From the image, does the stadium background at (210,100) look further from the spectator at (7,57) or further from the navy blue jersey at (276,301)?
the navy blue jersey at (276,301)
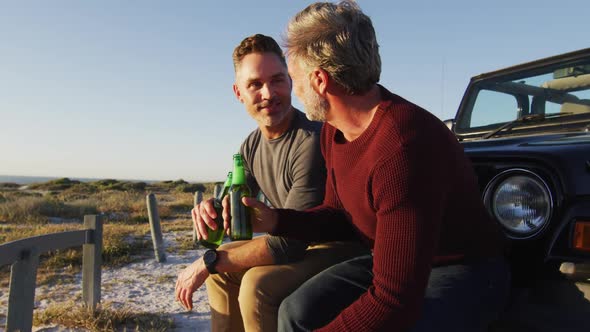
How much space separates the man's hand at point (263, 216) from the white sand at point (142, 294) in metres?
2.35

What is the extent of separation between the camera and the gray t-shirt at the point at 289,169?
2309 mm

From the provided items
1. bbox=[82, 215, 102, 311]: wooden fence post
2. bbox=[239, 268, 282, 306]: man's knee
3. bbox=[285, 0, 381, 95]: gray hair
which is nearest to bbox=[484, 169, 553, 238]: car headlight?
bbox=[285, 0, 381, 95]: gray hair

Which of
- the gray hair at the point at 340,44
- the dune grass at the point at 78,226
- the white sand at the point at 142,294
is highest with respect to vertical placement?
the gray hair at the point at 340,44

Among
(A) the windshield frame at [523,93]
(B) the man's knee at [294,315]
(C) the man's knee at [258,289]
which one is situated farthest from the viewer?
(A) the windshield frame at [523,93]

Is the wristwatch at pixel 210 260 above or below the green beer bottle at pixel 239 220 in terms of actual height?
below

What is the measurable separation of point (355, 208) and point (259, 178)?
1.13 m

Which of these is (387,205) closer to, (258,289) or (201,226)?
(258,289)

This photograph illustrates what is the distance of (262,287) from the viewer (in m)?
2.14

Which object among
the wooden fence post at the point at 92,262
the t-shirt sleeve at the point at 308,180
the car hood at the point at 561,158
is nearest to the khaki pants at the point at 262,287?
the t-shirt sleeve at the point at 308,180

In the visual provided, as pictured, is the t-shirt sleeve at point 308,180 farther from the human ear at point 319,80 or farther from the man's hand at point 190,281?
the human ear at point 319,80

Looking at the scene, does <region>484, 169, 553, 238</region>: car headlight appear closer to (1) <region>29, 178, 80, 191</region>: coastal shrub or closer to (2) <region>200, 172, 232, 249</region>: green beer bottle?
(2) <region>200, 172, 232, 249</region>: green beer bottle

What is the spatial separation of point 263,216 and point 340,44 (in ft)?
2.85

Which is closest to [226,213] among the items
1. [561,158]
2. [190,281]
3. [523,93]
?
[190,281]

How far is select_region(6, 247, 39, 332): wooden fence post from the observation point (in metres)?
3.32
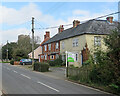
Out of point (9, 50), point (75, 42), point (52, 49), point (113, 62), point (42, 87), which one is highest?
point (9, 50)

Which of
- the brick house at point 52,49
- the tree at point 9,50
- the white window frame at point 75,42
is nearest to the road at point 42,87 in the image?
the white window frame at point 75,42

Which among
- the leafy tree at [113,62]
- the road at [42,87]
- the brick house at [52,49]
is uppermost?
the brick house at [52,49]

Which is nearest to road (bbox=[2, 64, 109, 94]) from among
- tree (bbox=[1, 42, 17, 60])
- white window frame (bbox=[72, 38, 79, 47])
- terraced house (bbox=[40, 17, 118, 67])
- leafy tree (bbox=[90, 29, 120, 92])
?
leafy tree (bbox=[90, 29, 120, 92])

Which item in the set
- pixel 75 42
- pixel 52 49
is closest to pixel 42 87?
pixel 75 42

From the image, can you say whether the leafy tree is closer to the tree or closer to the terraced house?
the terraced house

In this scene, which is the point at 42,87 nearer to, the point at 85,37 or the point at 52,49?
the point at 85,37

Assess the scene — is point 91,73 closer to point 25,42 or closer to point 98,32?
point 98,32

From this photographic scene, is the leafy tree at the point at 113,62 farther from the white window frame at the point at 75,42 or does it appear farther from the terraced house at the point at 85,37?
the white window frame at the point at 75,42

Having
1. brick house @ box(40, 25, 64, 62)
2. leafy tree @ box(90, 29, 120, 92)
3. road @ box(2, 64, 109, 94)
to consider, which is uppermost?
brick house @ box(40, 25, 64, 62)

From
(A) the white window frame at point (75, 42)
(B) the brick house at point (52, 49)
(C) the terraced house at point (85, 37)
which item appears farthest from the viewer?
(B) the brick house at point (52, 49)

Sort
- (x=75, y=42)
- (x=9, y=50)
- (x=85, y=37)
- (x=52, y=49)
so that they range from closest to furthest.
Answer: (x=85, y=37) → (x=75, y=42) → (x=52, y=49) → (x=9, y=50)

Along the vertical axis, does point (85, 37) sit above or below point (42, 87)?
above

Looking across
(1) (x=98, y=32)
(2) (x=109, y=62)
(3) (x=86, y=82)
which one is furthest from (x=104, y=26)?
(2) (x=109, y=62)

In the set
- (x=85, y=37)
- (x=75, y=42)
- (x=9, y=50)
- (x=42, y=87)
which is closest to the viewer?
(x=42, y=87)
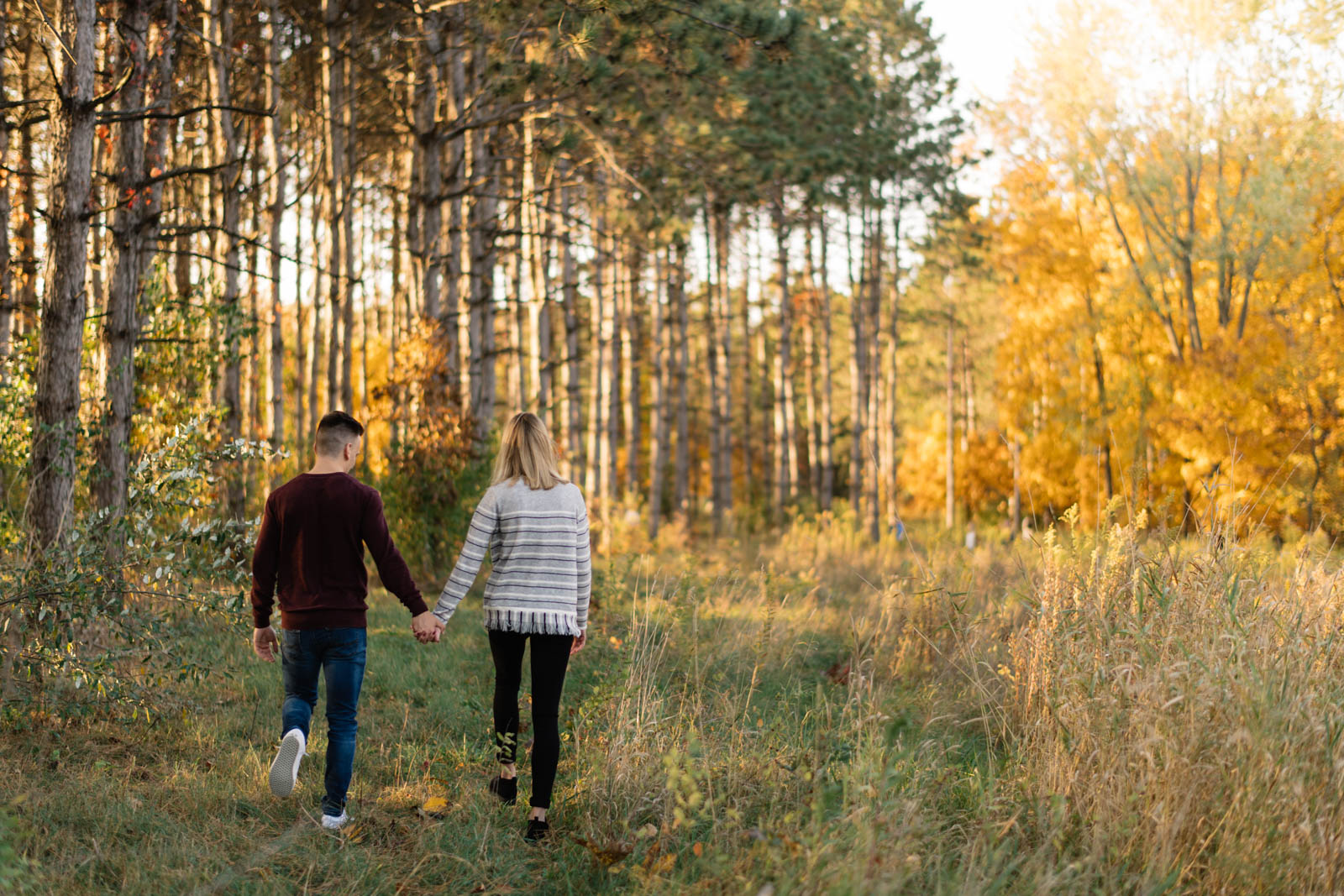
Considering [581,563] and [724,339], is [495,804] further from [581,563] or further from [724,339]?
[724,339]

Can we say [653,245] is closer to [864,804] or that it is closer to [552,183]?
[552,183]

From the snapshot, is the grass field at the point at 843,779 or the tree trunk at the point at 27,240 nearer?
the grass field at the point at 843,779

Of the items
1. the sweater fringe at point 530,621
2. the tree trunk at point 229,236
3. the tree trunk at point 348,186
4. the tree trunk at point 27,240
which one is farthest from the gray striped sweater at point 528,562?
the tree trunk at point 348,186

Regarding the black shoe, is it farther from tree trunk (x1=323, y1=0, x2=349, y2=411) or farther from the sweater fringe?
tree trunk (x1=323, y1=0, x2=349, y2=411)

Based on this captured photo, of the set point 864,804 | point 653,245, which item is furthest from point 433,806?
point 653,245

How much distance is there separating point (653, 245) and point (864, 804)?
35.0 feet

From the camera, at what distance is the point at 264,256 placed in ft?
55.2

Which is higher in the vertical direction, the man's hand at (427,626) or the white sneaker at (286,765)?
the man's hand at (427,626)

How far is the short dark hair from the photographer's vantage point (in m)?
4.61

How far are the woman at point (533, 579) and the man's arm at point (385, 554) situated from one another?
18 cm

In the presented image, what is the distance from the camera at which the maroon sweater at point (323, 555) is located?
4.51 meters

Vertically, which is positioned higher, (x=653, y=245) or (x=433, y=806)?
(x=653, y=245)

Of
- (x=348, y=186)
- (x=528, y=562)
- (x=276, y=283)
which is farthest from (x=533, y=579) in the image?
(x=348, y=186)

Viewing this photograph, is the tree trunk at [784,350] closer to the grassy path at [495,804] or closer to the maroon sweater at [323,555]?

→ REQUIREMENT
Locate the line with "How far are" in the entries above; extract it and every line after it, verbatim.

→ FULL OUTPUT
How far are the woman at point (533, 579) and the man's arm at point (385, 554) situated from one another?
18 cm

In the presented image, what is the distance from the camera at which the maroon sweater at point (323, 555) is located?
4.51 meters

Vertically, which is positioned higher, (x=653, y=245) or (x=433, y=806)?
(x=653, y=245)

Of
- (x=348, y=186)
- (x=528, y=562)
- (x=276, y=283)
which is farthest from (x=533, y=579) in the image?
(x=348, y=186)

Viewing this photograph, is the tree trunk at [784,350] closer to the grassy path at [495,804] or closer to the maroon sweater at [323,555]?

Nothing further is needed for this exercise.